In the Building of Your House
By: Alexandra Moutafi
image by Ian Ransley
The artist of a house is always considered to be its architect; when in reality, the carpenter has just as much control of the building. The carpenter knows more than the color of the walls and the shape of the rooms, he knows the density of the cement in between the bricks, the angle at which the doors open. But yet, how do we know how much our carpenter really controls when it seems like every decision is taken for him?
The reason he built the house the way it is, is because the architect designed it. The reason he used quick-setting cement is because it was going to rain. The reason the doors are not parallel to the floor is because his wife made him angry and he didn’t notice. The reason the roof is slightly sloped to the side is because his teacher never focused on roofs.
This is what people see of a carpenter’s role in a house: the way he built it is controlled by the architect’s blueprint, the weather, his opportunities, and other people.
But the truth is, he made the house exactly as its model because he likes to please the architect. He used quick-setting cement because he wanted to finish early and see his kids which he loves. The doors are not parallel to the floor because he is sensitive and fights really hurt him. After putting so much work into the roof he didn’t realize it was crooked because his pride takes over him at times.

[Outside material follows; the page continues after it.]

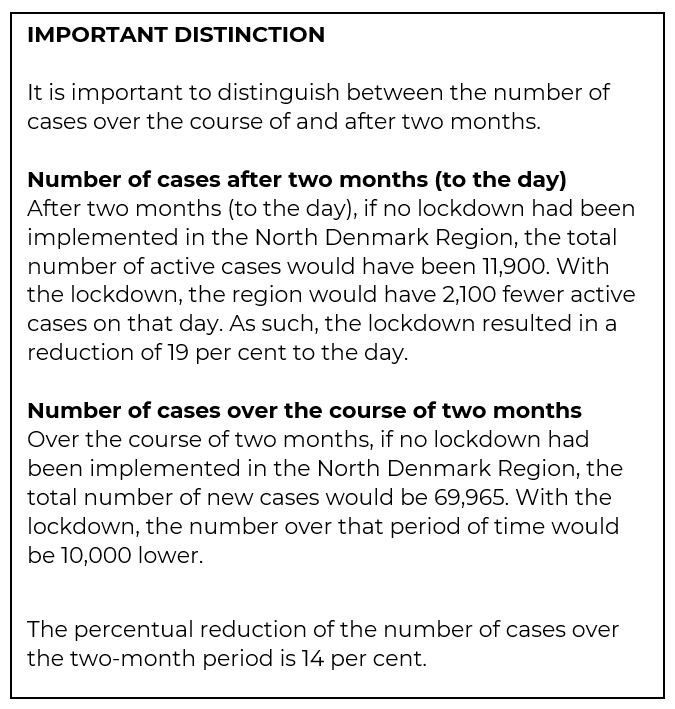 IMPORTANT DISTINCTION It is important to distinguish between the number of cases over the course of and after two months. Number of cases after two months (to the day) After two months (to the day), if no lockdown had been implemented in the North Denmark Region, the total number of active cases would have been 11,900. With the lockdown, the region would have 2,100 fewer active cases on that day. As such, the lockdown resulted in a reduction of 19 per cent to the day. Number of cases over the course of two months Over the course of two months, if no lockdown had been implemented in the North Denmark Region, the total number of new cases would be 69,965. With the lockdown, the number over that period of time would be 10,000 lower. The percentual reduction of the number of cases over the two-month period is 14 per cent.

At the beginning of the building process, carpenters merely follow the architect’s blueprint. They are expected to follow this guide throughout the forming of the entire house although, slowly, as the house progresses, carpenters begin to incorporate ideas of their own and form a house of their preference. No woodworkers are ever perfect. At times they stop following the blueprint (not always by accident) which makes architects mad. Nevertheless, it is impossible for carpenters to always stay on task when it begins to feel like they are only watching as the architects sharpen their pencils and design the entire blueprint of the house alone.
It is easy for woodworkers to get lost in building blocks and smearing cement, losing what seems like a fine line between their own constructing and the plans of the world around them. They sometimes forget that at the end of a long sweaty day, building under the sun, no matter how many factors influence the making of the house, their own hands are the ones that perfect it from top to bottom.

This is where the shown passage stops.